===== Text provided =====

The helper function digit_product computes the product of all digits in a number. It repeatedly extracts the last digit using % 10 and removes it using integer division // 10.
The main loop starts from n and continuously checks each candidate number.
For every candidate:
- Compute its digit product
- Check divisibility by
t - Return immediately if valid
Otherwise the candidate is incremented and the search continues.
Because the constraints are very small, this implementation is both efficient and easy to understand.
Go Solution
func smallestNumber(n int, t int) int {
digitProduct := func(num int) int {
product := 1
for num > 0 {
product *= num % 10
num /= 10
}
return product
}
current := n
for {
if digitProduct(current)%t == 0 {
return current
}
current++
}
}
The Go implementation mirrors the Python version closely.
A local helper function computes the digit product by repeatedly extracting digits.
The infinite for loop continuously checks increasing numbers until a valid answer is found.
Since the constraints are tiny, integer overflow is not a concern in this problem.
Worked Examples
Example 1
Input:
n = 10
t = 2
We begin checking from 10.
| Current Number | Digits | Digit Product | Product % 2 | Valid? |
|---|---|---|---|---|
| 10 | 1, 0 | 0 | 0 | Yes |
Since 0 % 2 = 0, the number 10 satisfies the condition immediately.
Output:
10
Example 2
Input:
n = 15
t = 3
We begin checking from 15.
| Current Number | Digits | Digit Product | Product % 3 | Valid? |
|---|---|---|---|---|
| 15 | 1, 5 | 5 | 2 | No |
| 16 | 1, 6 | 6 | 0 | Yes |
The first valid number encountered is 16.
Output:
16
Complexity Analysis
| Measure | Complexity | Explanation |
|---|---|---|
| Time | O(k × d) | We may check k numbers, each requiring processing of d digits |
| Space | O(1) | Only constant extra variables are used |
The algorithm uses constant auxiliary space because it stores only a few integer variables.
The runtime depends on how many numbers must be checked before finding a valid answer. Each check processes the digits of the number once.
Given the tiny constraints, the actual runtime is extremely small.
Test Cases
solution = Solution()

===== Data listing =====

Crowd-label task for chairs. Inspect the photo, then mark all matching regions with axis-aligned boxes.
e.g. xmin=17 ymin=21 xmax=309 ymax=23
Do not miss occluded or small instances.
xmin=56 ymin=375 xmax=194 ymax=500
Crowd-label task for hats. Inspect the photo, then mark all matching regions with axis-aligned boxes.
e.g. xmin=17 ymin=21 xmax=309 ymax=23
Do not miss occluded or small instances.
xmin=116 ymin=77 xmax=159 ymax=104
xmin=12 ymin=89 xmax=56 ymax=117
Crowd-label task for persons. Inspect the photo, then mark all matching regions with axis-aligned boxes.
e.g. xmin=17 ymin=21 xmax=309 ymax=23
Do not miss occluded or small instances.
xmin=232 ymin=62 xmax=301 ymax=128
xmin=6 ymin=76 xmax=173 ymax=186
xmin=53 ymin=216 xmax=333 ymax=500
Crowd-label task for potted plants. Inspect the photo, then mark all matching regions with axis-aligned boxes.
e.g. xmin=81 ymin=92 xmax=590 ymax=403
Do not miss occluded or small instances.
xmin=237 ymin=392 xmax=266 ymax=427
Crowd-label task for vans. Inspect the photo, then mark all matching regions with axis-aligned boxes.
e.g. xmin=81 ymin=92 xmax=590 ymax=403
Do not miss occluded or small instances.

=====

> [Assignment 1]
In the digit-product text, what is the first valid number found in Example 2?
> [Assignment 2]
Please say whether each statement agrees with the digit-product text, answering yes or no and quoting the deciding words: (a) The helper function removes the last digit using integer division by 10. (b) The Go implementation differs substantially from the Python version. (c) In Example 1, the number 10 fails the condition.
The data are taken from a different source than the text.

> [Response 1]
16

> [Response 2]
(a) Yes: "removes it using integer division // 10"
(b) No: "The Go implementation mirrors the Python version closely."
(c) No: "the number 10 satisfies the condition immediately"